Jalan terakhir, Raffless memilih untuk menggempur keraton Yogyakarta.
Sementara itu, internal Keraton Yogyakarta sendiri sedang tidak baik-baik saja.
Di sana sedang ada hubungan yang kurang baik antara raja, HB II, dengan putra mahkotanya.
Kondisi itulah yang kemudian dimanfaatkan oleh Raffless untuk menyerang Yogyakarta pada 18-20 Juni 1812.
Serangan itu lebih dikenal sebagai Geger Sepoy atau Geger Sepehi mengingat banyaknya pasukan Inggris yang berasal dari India.
Setidaknya ada 1200 pasukan Sepoy dalam tentara Inggris, dilengkapi dengan pasukan kerajaan Inggris sendiri, pasukan Surakarta, dan legiun Mangkunegaran sebanyak 800 pasukan.
Tak lupa, Inggris juga mendapatkan dukungan dari Pangeran Notokusumo--yang kelak menjadi Pakualam I--dan Tan Jin Sing.
Meriam yang dilontarkan pasukan Inggris dibalas dengan meriam milik keraton.
Di hari ketiga, pasukan Inggris secara diam-diam memasuki regol bagian belakang pertahanan keraton.
Pertahanan Kraton Yogyakarta jebol dan pasukan masuk melalui Plengkung Tarunasura, Nirbaya, dan Alun-Alun Utara.

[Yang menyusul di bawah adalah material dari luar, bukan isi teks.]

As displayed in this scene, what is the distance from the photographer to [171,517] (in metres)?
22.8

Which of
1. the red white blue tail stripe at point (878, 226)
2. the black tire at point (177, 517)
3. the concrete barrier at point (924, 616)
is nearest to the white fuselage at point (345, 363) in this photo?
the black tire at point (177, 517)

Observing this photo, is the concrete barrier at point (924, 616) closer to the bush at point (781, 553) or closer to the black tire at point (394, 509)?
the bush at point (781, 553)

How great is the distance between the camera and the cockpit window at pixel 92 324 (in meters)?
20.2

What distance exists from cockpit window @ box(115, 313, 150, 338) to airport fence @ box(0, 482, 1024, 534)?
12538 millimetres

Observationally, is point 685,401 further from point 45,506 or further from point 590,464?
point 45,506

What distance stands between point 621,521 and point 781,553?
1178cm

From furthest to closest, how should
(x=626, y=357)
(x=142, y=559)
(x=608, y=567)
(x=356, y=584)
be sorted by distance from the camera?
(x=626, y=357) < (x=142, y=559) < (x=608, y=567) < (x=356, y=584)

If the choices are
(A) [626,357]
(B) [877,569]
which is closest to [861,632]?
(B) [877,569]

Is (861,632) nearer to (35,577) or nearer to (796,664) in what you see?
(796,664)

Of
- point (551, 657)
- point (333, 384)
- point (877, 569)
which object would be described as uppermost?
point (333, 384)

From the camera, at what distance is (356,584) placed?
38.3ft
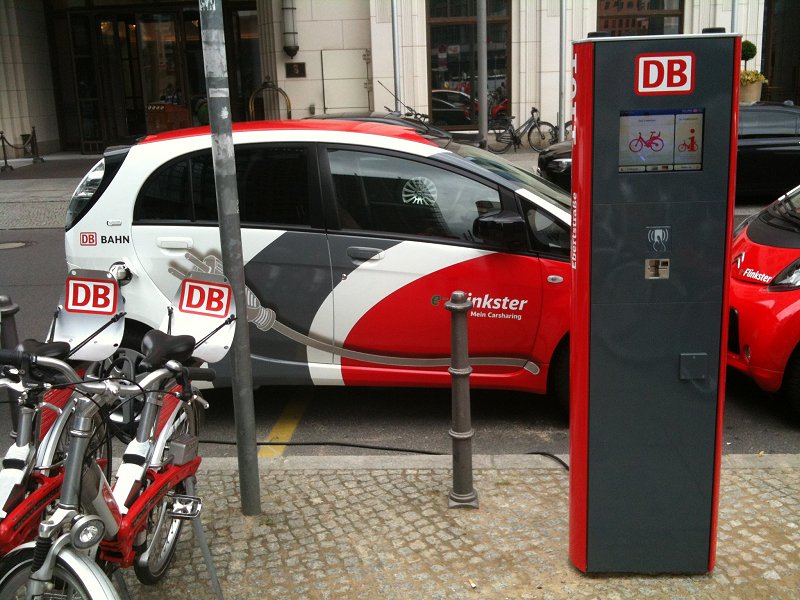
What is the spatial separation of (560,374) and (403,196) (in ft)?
4.54

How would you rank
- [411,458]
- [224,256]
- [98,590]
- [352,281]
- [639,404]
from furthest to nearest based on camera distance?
[352,281] → [411,458] → [224,256] → [639,404] → [98,590]

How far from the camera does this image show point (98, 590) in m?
2.54

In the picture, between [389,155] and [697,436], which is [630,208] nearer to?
[697,436]

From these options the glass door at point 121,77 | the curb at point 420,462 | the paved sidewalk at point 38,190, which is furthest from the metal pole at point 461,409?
the glass door at point 121,77

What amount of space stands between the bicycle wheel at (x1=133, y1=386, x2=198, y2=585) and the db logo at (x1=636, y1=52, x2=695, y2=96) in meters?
2.01

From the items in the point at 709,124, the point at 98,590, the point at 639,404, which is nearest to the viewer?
the point at 98,590

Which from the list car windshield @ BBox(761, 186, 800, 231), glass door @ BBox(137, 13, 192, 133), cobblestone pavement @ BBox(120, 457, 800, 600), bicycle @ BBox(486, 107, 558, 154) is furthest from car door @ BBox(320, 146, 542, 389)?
glass door @ BBox(137, 13, 192, 133)

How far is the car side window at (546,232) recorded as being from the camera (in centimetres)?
493

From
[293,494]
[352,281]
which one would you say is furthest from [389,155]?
[293,494]

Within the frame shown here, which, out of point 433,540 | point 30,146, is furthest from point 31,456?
point 30,146

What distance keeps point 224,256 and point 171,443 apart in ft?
2.86

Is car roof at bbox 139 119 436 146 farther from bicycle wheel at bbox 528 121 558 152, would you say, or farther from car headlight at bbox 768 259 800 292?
bicycle wheel at bbox 528 121 558 152

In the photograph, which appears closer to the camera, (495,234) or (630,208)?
(630,208)

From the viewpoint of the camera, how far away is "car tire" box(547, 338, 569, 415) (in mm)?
5016
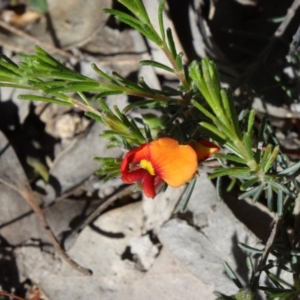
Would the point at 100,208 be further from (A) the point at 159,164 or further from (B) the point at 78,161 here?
(A) the point at 159,164

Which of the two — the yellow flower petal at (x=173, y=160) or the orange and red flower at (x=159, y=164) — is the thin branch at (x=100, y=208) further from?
the yellow flower petal at (x=173, y=160)

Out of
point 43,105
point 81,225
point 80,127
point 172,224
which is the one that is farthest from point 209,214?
point 43,105

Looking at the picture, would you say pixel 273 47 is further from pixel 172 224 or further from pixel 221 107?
pixel 221 107

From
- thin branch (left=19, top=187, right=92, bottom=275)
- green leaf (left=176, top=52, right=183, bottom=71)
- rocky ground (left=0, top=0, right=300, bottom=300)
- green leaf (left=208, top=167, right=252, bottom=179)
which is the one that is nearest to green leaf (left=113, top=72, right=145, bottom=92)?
green leaf (left=176, top=52, right=183, bottom=71)

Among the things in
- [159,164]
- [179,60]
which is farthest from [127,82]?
[159,164]

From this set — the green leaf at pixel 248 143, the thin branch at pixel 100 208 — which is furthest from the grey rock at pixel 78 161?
the green leaf at pixel 248 143

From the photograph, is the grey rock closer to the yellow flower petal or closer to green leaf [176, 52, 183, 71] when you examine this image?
green leaf [176, 52, 183, 71]

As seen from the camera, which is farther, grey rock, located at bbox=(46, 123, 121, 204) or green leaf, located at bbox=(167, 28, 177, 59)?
grey rock, located at bbox=(46, 123, 121, 204)

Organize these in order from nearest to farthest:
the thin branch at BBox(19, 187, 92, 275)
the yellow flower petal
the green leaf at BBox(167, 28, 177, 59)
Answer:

Hasilnya, HB II ditangkap beserta para pangeran yang masih tersisa.
Keraton Yogyakarta pun diduduki tentara Inggris dan isinya dijarah secara besar-besaran oleh bangsa kulit putih itu.
Serangan yang berlangsung tiga hari tersebut mengubah hampir seluruh tatanan lama Kasultanan Yogyakarta.
Yang paling kerasa adalah jatuhnya harga diri raja Yogyakarta di mana saat jumenengan, biasanya dilakukan sesuai adat istiadat keraton, kini berubah sesuai keinginan Inggris.